Top of DATA BELOW

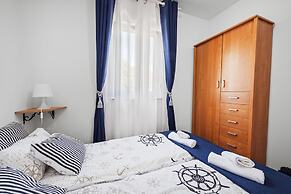 Mery's Sunny Pool Apartment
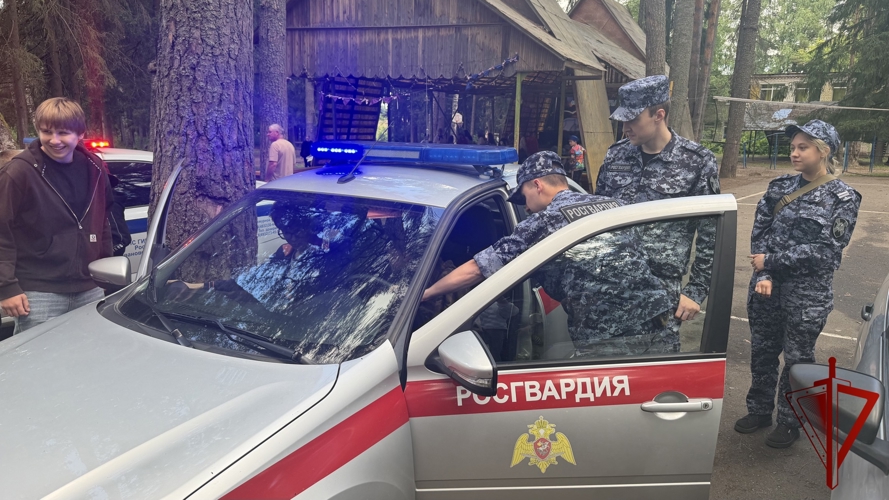 Акция «Каникулы с Росгвардией» прошла для ребят, отдыхающих в Шуйском районе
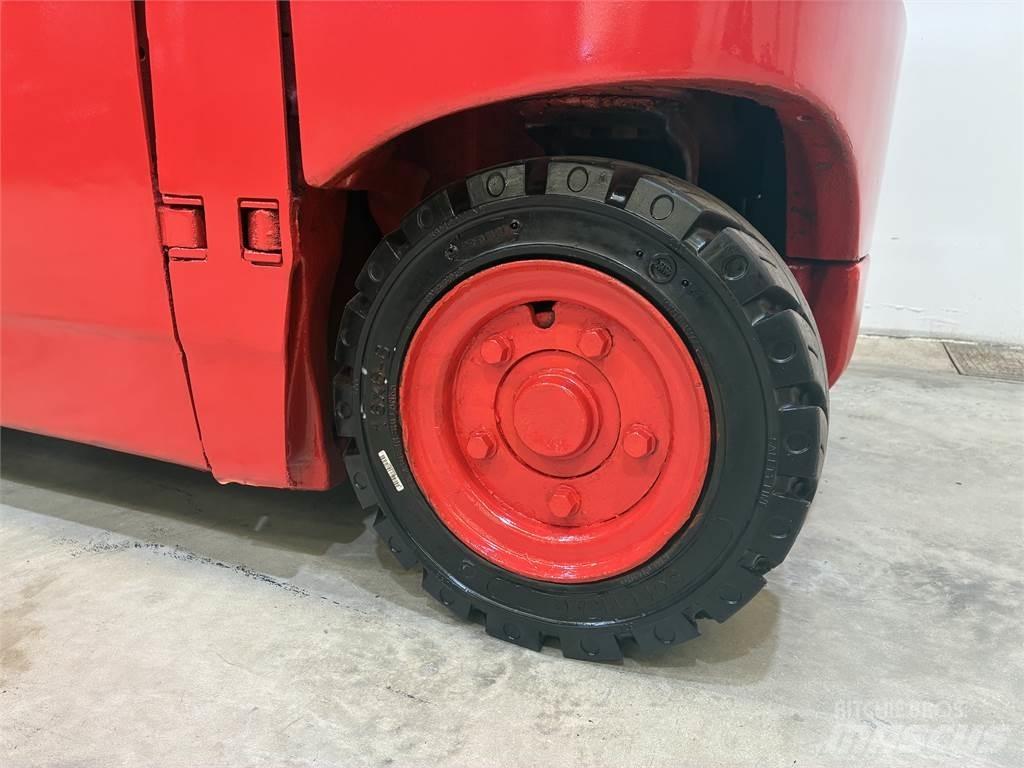 Linde E20PH 02 Elektriniai šakiniai krautuvai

Bottom of DATA BELOW

▶ [BRIEF]: Skipping the pictures, transcribe each line above exactly as it appears.

▶ [SOLUTION]:
 Mery's Sunny Pool Apartment
 Акция «Каникулы с Росгвардией» прошла для ребят, отдыхающих в Шуйском районе
 Linde E20PH 02 Elektriniai šakiniai krautuvai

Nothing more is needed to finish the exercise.